Jan 17th – Day 18 on Ice

2 weeks at Pole… 38(ish) to go.

Weather: Has been warm and moderately windy. Clouds gave way yesterday to one of the most beautiful, cloudless days I have ever seen at Pole, but today was windy enough for snow to be blown around giving the sky a cloudy/misty look. Temperatures around -14F with a windchill down near -40F.

One of the cloudier days we’ve had. I ran out to our old polarization calibration source (basically a large piece of plywood with a reflective covering and a hole in the middle for the polarized source). You can barely see the SPT or station in the distance.

After a week of no flights to Pole, we got 2 in today! Nearly 30 passengers arrived on the first flight (with about 15 of those being winter-overs who were on R&R in McMurdo). Our other 3 SPT’ers also arrived after being delayed by about 1 week. Needless to say they were ready to get here!

A large tractor grooms the runway two days ago in preparation for the incoming flight (which was delayed another day, to today).

There has been a lot of heavy machinery activity around station with plows, dozers, snow movers and snow groomers all actively moving snow.

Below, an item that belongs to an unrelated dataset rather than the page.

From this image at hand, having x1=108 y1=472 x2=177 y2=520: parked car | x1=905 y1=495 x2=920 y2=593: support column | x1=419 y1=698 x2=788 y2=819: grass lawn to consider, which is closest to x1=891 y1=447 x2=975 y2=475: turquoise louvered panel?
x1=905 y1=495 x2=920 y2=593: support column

This is all to get ready for winter; digging out buildings and leveling the snow so it doesn’t pile up. Even in the 2 weeks I’ve been here we’ve had 3-4 foot snow drifts around our outhouse and the entrance to DSL.

One of the large bull dozers digging out DSL. The treads on these dozers is about as tall as me! They have to move this snow each year so that the building doesn’t get buried during the winter.

During the past few days we have been mostly concerned with how the 3rd generator will power the station; we have docked the telescope and were not doing any observing or moving (with the fear being that in the case of a power failure during scanning, the telescope brakes will engage and cause a hard-stop… which is not good for the building structure, let alone our sensitive camera). During this time we were able to do some computer replacement and also extract about 70Tb of hard drives containing SPT’s data from last winter. We will send these north as a backup hard copy since we’ve already sent most of it north via satellite.

During the time on Gen3, we had 3 brownouts. Each time some various components of SPT went down including some computing systems and a fridge compressor. This turned out to be really good practice for me and Geoff so we could troubleshoot what happens in power outages and how to recover.

We’re back now on Gen2 for at least 3 weeks and there should be a Cat technician coming to Pole soon (or was on one of the flights today?), to work on the generators and try to get all 3 up and running without problems. As of about 5 minutes ago, we started observing again. Weather is really nice, so hopefully we get decent maps!

The first LC-130 in a week to land at Pole, bringing in about 30 passengers.

I took another running video, where I gave a quick tour of the facilities at Pole. It was complete crap, but hopefully I can learn the tools of the trade in video editing to provide some semi-interesting information in these videos. I still don’t know if I can reduce the resolution enough to upload them from Pole, but maybe I’ll build a bank of videos for when I get back to civilization.